I am glad I did because I was treated to a reminder of why the star patterns visible late evenings in June are among my favorites. Two of the zodiacal constellations appearing now which are easiest to spot and really resemble what they are “supposed” to represent are the Lion and the Scorpion.
Late evenings in June and early July are the best time to catch them gracing opposite corners of the southern horizon. Around 10 pm Leo appears to the southwest. The Lion seems to be ready to leap over the western horizon and disappear into the night. By midnight he will be gone.
The chart at left shows the view to the southwest at 10:30pm local time, on the evening of June 27/28. Prepared using Your Sky
Casting a glance to the left while facing south the Scorpion can be seen slowly crawling above the southern horizon. Scorpius’ red giant heart, Antares, blazes in a fiery orange glow from a distance of over 600 light years. If Antares were at the heart of our solar system instead of our Sun all the planets out to Mars, including Earth, would be incinerated inside of it.
The brightest object in the sky, the Moon, is now one day past first quarter (27/28 June) and positioned between Saturn and Mars. See the chart. Yellowish Saturn is just east (left and above) the Moon. Rusty orange-red Mars is about 20 degrees west (right) of Luna and Saturn on this night. Compare the color of Mars to the Scorpion’s heart, Antares, and Arcturus the brightest star up in the western part of the sky.
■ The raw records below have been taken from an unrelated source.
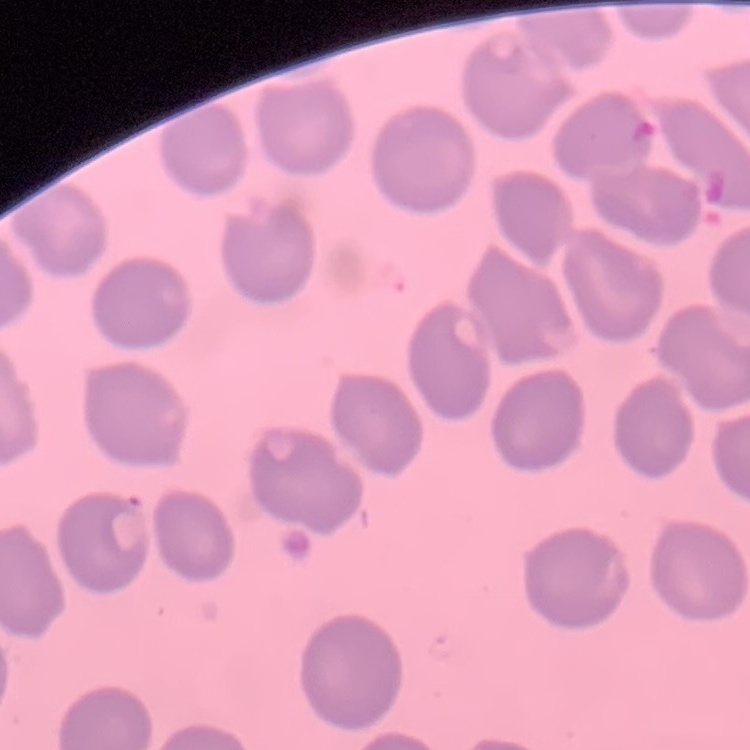

Summary:
  - Red blood cell morphology: no rouleaux formation
  - Stain: Field's or Giemsa
  - Preparation: thin blood smear
  - Image type: one tile cut from a larger photomicrograph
Name the cell type shown.
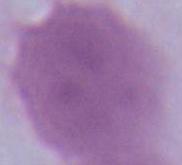
This is an erythrocyte.

Summary:
  - Modality: photomicrograph
  - Magnification: 1000x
Identify the parasite.
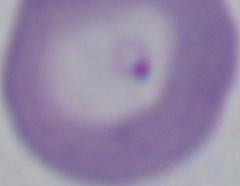

This is Babesia.

{
  "modality": "micrograph",
  "magnification": "1000x"
}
Report the malaria status of this cell.
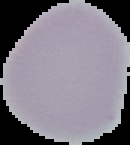

Uninfected.

From a thin blood film. Image is 130×145 pixels. The area outside the segmented cell region is set to black.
State which cell type is depicted.
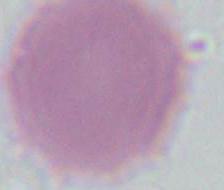

An erythrocyte.

1000x magnification. Micrograph.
Next turn 90 degrees to your left so you are facing east. Focus your gaze about halfway up above the eastern horizon and see whether you can discern the “Summer Triangle”. The three stars are, clockwise from the lower left, Deneb (Cygnus, the Swan), Vega (Lyra, the Harp) and Altair (Aquila the Eagle). Next look between the two brightest stars in the sky, the aforementioned Vega and Arcturus.
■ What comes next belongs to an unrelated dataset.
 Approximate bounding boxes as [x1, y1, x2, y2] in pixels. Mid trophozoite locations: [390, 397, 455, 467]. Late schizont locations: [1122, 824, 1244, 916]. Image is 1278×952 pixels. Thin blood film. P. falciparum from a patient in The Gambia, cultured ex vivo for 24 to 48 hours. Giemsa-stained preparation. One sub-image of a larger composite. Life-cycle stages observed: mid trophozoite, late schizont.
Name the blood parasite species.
This one is a little difficult, especially in extremely bright, light polluted skies, but try to find constellation Hercules. The strong man’s most obvious feature is an asterism or group of stars resembling the outline of a keystone. Within that keystone, near it’s western edge is a beautiful globular cluster of stars which is called Messier 13 or M13. Binoculars or a telescope will be required to spot M13 except in the darkest of skies.
Finally, turn and face north. Can you spot Ursa Major, the Big Dipper? This time of year the BD is tipped with its “bowl” facing downward. Ursa Minor, the Little Dipper is standing upright on its handle, bowl high off your northern horizon just east of the Big Dipper.
I find the sight of the Lion and Scorpion majestically dancing above the southern horizon opposite each other one of the most breathtaking views in the night sky. Early last Spring I was venturing out at 3 am to enjoy this view. I just shared it with you for viewing at a much more convenient hour. Get out and enjoy it!